Liam turns away, shaking his head. He’s not scrawny at all. Well, next to normal people.

Jared, who is usually my quietest and most unpredictable cousin, and who is marginally smaller than the rest of them as far as bulk goes, just toys with his trimmed beard, not speaking.

Liam breaks up the silence by saying, “I tried to get your father out of jail, by the way, but Vick said they weren’t under arrest, just in a ‘time out’ until they could both calm down. Chester also got arrested and was locked in a bathroom.”

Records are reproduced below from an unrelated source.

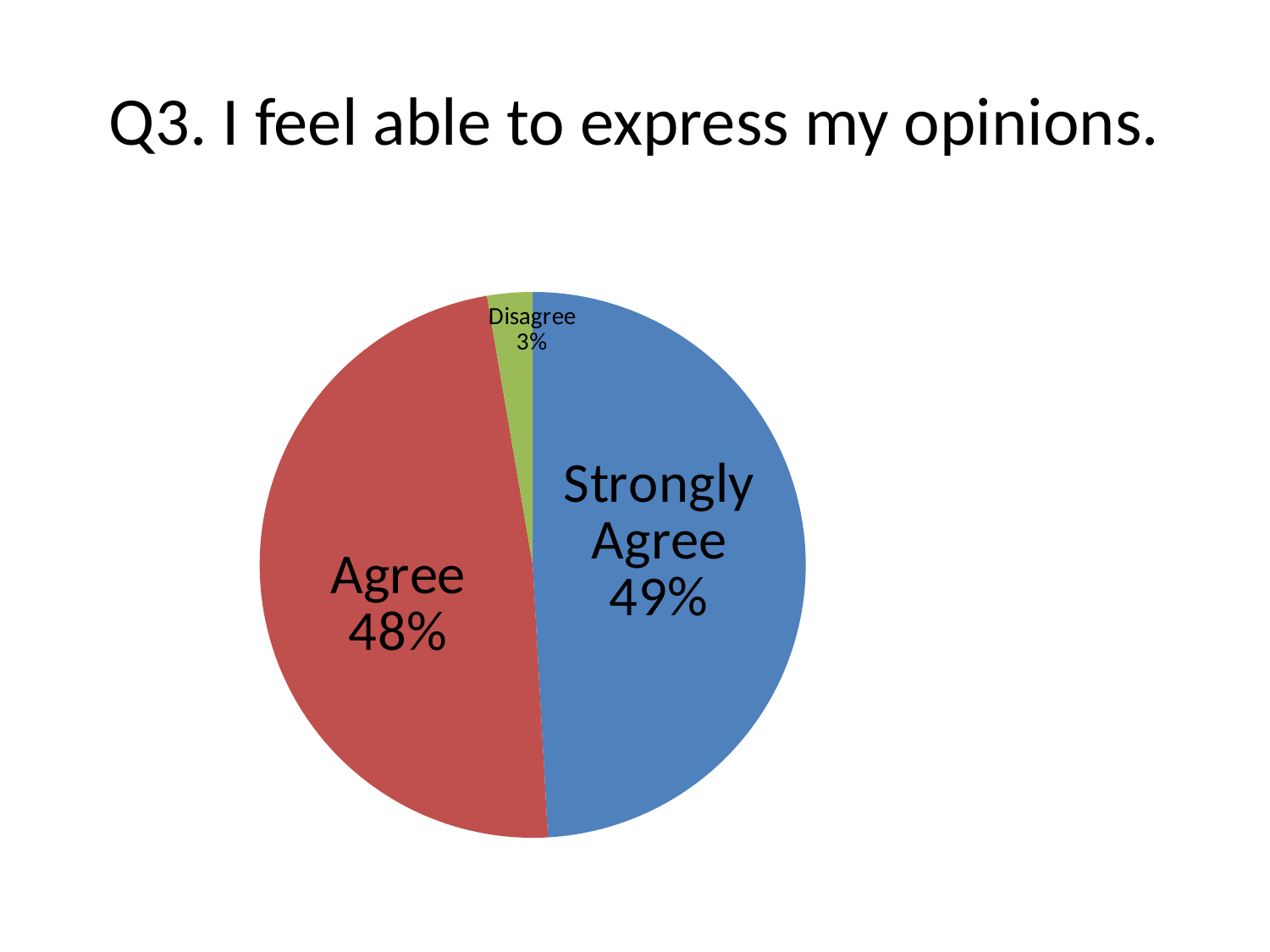
Which is larger, the Agree slice or the Disagree slice? Agree What kind of chart is shown on the slide? pie chart What percentage of respondents chose Strongly Agree? 49% What colour is the Disagree slice? green Which response has the smallest share of the pie? Disagree What is the title of the slide? Q3. I feel able to express my opinions. What percentage of respondents chose Agree? 48% What is the difference in percentage points between Strongly Agree and Disagree? 46 How many slices does the pie chart have? 3 What is the difference in percentage points between Agree and Disagree? 45 What is the combined share of Strongly Agree and Agree? 97% What percentage of respondents chose Disagree? 3%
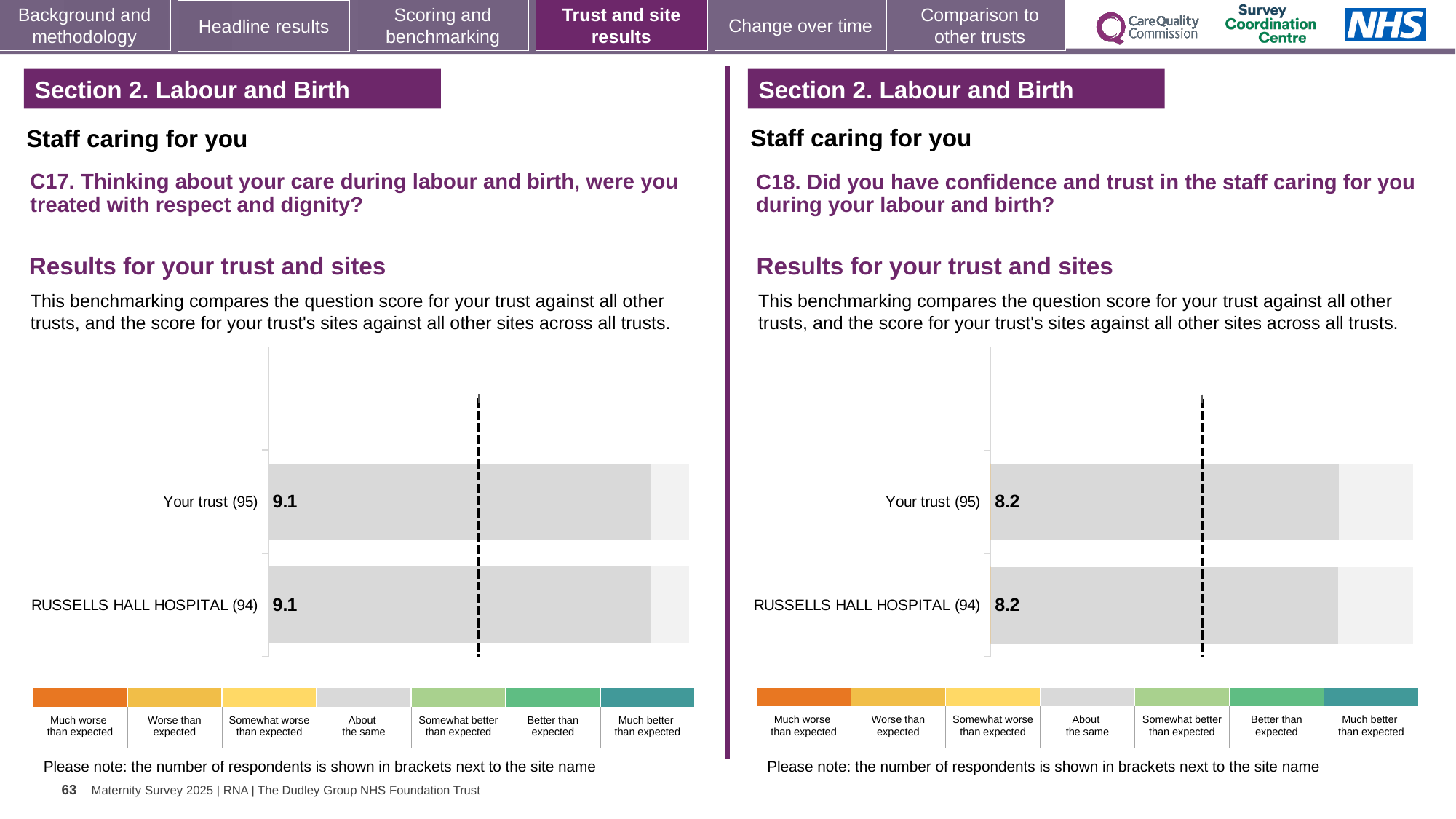
On the left chart (C17), what is the score for RUSSELLS HALL HOSPITAL? 9.1 On the right chart (C18), what is the difference between the Your trust score and the RUSSELLS HALL HOSPITAL score? 0.0 On the right chart (C18), how many respondents are shown in brackets for RUSSELLS HALL HOSPITAL? 94 What kind of chart is used on the left (C17)? Bar chart How many bars are plotted on the right chart (C18)? 2 On the right chart (C18), what is the score for RUSSELLS HALL HOSPITAL? 8.2 On the left chart (C17), what is the difference between the Your trust score and the RUSSELLS HALL HOSPITAL score? 0.0 On the right chart (C18), what is the score for Your trust? 8.2 On the left chart (C17), what is the score for Your trust? 9.1 On the left chart (C17), how many respondents are shown in brackets for Your trust? 95 How many bars are plotted on the left chart (C17)? 2 Is the Your trust score on the left chart (C17) larger or smaller than the Your trust score on the right chart (C18)? Larger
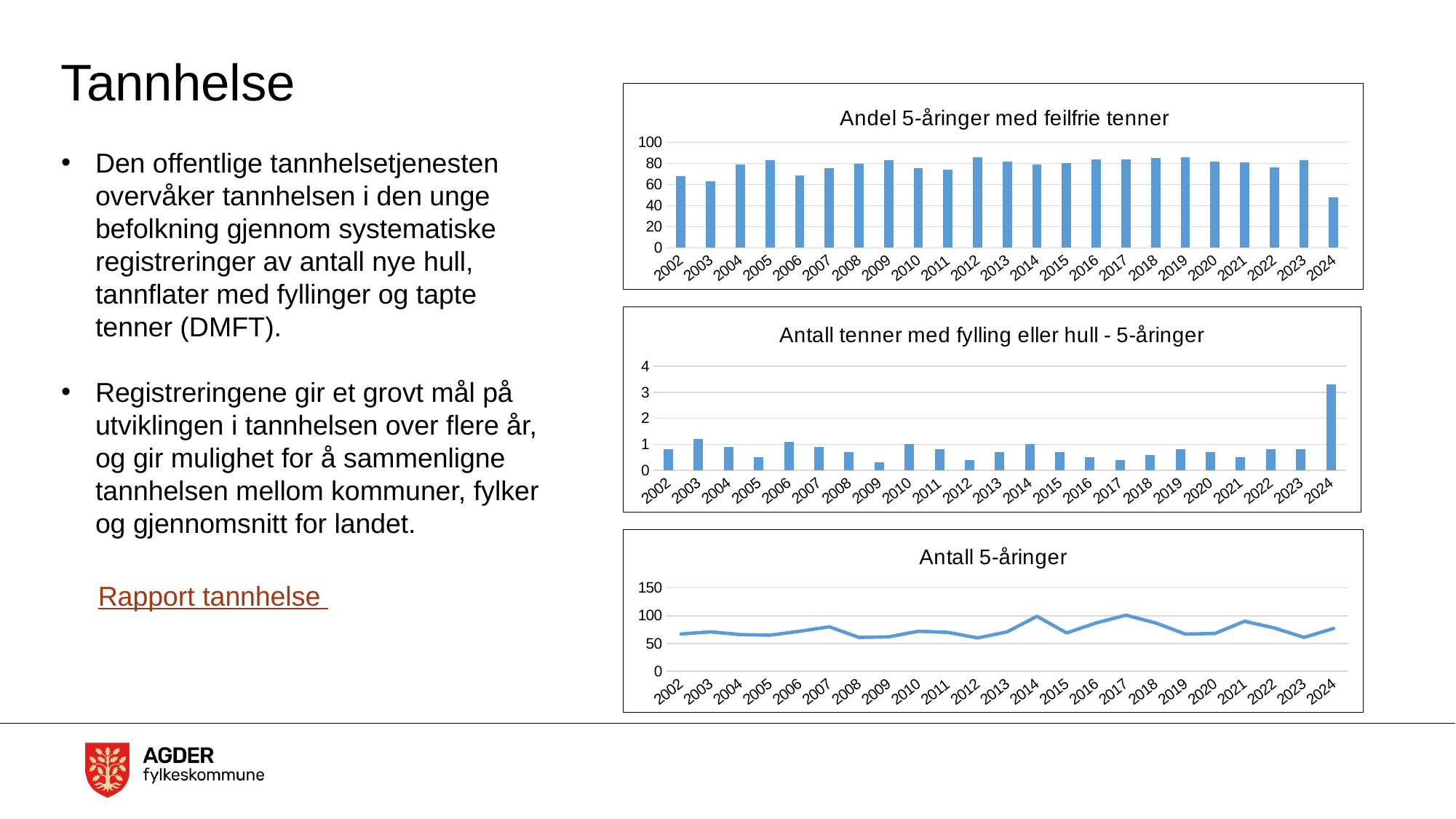
How many years are plotted in the middle chart "Antall tenner med fylling eller hull - 5-åringer"? 23 What type of chart is the bottom chart titled "Antall 5-åringer"? line chart In the middle chart "Antall tenner med fylling eller hull - 5-åringer", which year has the highest value? 2024 In the top chart "Andel 5-åringer med feilfrie tenner", is the value for 2024 greater or less than 60? less What type of chart is the top chart titled "Andel 5-åringer med feilfrie tenner"? bar chart In the bottom chart "Antall 5-åringer", which is larger, the value for 2014 or the value for 2023? 2014 In the top chart "Andel 5-åringer med feilfrie tenner", is the value for 2003 greater or less than 80? less In the top chart "Andel 5-åringer med feilfrie tenner", which year has the lowest value? 2024 In the bottom chart "Antall 5-åringer", is the value for 2023 greater or less than 100? less In the top chart "Andel 5-åringer med feilfrie tenner", which is larger, the value for 2023 or the value for 2024? 2023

When people say this stuff out loud, it makes it sound much crazier than it is when you’re living in the moment.

Liam’s lips are curved in amusement, taking all this in a weirdly comfortable stride.

My eyes drift around the room, moving toward the living room, and I notice my sculpture is no longer in view. Frowning, I start to ask, when Liam answers like he’s inside my head.

“Jared almost broke it, so I moved it to the bedroom and locked it up.”

My lips twitch.

“Who puts something right in the walk way?” Jared asks absently, turning his drink up.

“It was off to the side. You just forgot how to walk,” Killian intervenes.

“Okay, that’s it. All of you out,” I say, pointing at the door.

“We swiped two pies from Aunt Penny,” Hale says as though that’s a suitable argument.

“I’m good with going. The pie comes with us, though,” Killian says, already carrying a pie out the door. Hale follows him with the other pie in his hand, not even lingering around long enough to tell anyone bye.

My cousins just give me a blank stare.

“Out!” I say again, much louder this time.

They just grin, not feeling the least bit threatened by me since I don’t have a gun on hand. A paintball gun, that is. Or Dad. It always helps to have Dad.

“Liam was just telling us how you two met earlier,” Jared drawls.

Ah, hell.

“Says you two went skydiving and you saved his life and stuff,” Jason adds.

“Does Uncle George know you went skydiving without us?” Heath asks, smirking at me.

“It was free! I couldn’t pass up free,” I state defensively, rolling my eyes.

“Yeah. Apparently it’s no big deal that my chute malfunctioned, or that I almost died, or that you saved my life and helped a complete stranger inside his home where you’d never been before. It only mattered that you broke some pact about never skydiving without them,” Liam states dryly, picking up his abandoned beer before dropping to sit in a chair near the back of the table.